In juli 1943 bereikten massale etnische zuiveringen en brute moorden op burgers, onder wie vrouwen en kinderen, hun hoogtepunt in West-Oekraïne. De gebeurtenissen die 75 jaar geleden plaatsvonden, zijn voor altijd de geschiedenis ingegaan als het bloedbad van Volyn of de tragedie van Volyn. In de nacht van 11 juli 1943 braken de militanten van het Oekraïense opstandelingenleger (OUN-UPA) * onmiddellijk in 150 Poolse nederzettingen op het grondgebied van West-Oekraïne. In slechts één dag werden meer dan tienduizend burgers, voornamelijk etnische Polen, gedood.
Oekraïense nationalisten voelden de kracht zodra nazi-troepen het grondgebied van Oekraïne betraden. Al in 1941 namen ze deel aan de moorden op niet alleen Komsomol-arbeiders, partijfunctionarissen en mannen van het Rode Leger, maar ook op vertegenwoordigers van nationale minderheden - Joden en Polen. De beruchte Lviv-pogrom ging de geschiedenis in, die goed gedocumenteerd was. Duitse troepen kwamen op de ochtend van 30 juni 1941 Lviv binnen, op dezelfde dag begonnen lokale pogroms in de stad, die op 1 juli veranderde in een grootschalige Joodse pogrom. Tegelijkertijd ging het pesten, moorden en martelen van de voornamelijk joodse bevolking van Lviv enkele dagen door. Gedurende deze tijd slaagden leden van de nieuw gevormde "Oekraïense volksmilitie", nationalisten en vrijwillige helpers uit de inwoners van de stad erin om ongeveer vierduizend Joden in Lvov uit te roeien.

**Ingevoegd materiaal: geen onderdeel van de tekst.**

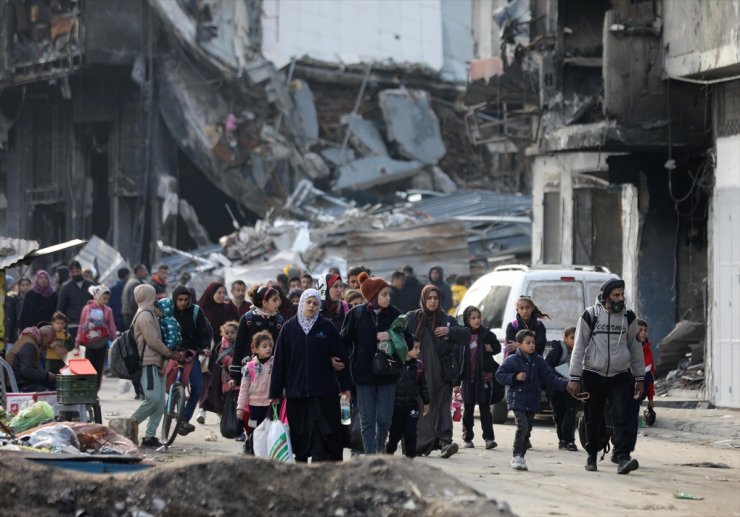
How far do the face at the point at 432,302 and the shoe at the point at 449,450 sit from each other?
1.26m

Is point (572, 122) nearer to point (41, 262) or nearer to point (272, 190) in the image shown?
point (272, 190)

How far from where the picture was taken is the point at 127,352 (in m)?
15.1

Uit de interne documenten van de OUN-UPA * die al in de naoorlogse jaren zijn gepubliceerd, volgt dat niet alleen Joden en Russen, maar ook Polen werden beschouwd als de vijanden van de Oekraïense staat. Tegelijkertijd was er al voor het begin van de Tweede Wereldoorlog een etnische zuivering van de Poolse bevolking gepland. Zo bevat de militaire doctrine van Oekraïense nationalisten, die in het voorjaar van 1938 werd ontwikkeld, stellingen over de noodzaak om "het buitenlandse Poolse element te zuiveren van West-Oekraïense landen" tot in de laatste persoon. Dus wilden Oekraïense nationalisten een einde maken aan de Poolse aanspraken op deze gebieden, die eeuwenlang deel uitmaakten van verschillende staten. Tegelijkertijd verhinderde het Rode Leger, dat in 1939 het grondgebied van West-Oekraïne bezette, de Oekraïense nationalisten om hun plannen uit te voeren. Het uitstel voor de Polen duurde echter niet lang.
In 1941 publiceert de OUN-UPA * nog een instructie over haar activiteiten en strijd. Dit document schreef aan de "Volksmilitie" de "neutralisatie" van de Polen toe, die hun droom van het creëren van een Groot-Polen, dat in zijn samenstelling de landen in het noordwesten van Oekraïne zou omvatten, niet hebben afgezworen. Inclusief de historische regio - Volyn.
Lvov-pogrom, 1941
Opgemerkt moet worden dat Volyn een oude regio is, die in de X eeuw deel uitmaakte van Kievan Rus (Volyn en vervolgens het vorstendom Vladimir-Volyn). Later werden deze gronden overgedragen aan het vorstendom Litouwen en vervolgens aan Polen. Na verschillende delingen van het Gemenebest werd deze regio onderdeel van het Russische rijk. In 1921 werd het westelijke deel van Wolhynië afgestaan aan Polen en het oostelijke deel aan de Oekraïense SSR. In 1939 werd Western Volyn ook gehecht aan de Oekraïense SSR. Tijdens de Grote Vaderlandse Oorlog werd dit geografische gebied bezet door nazi-troepen.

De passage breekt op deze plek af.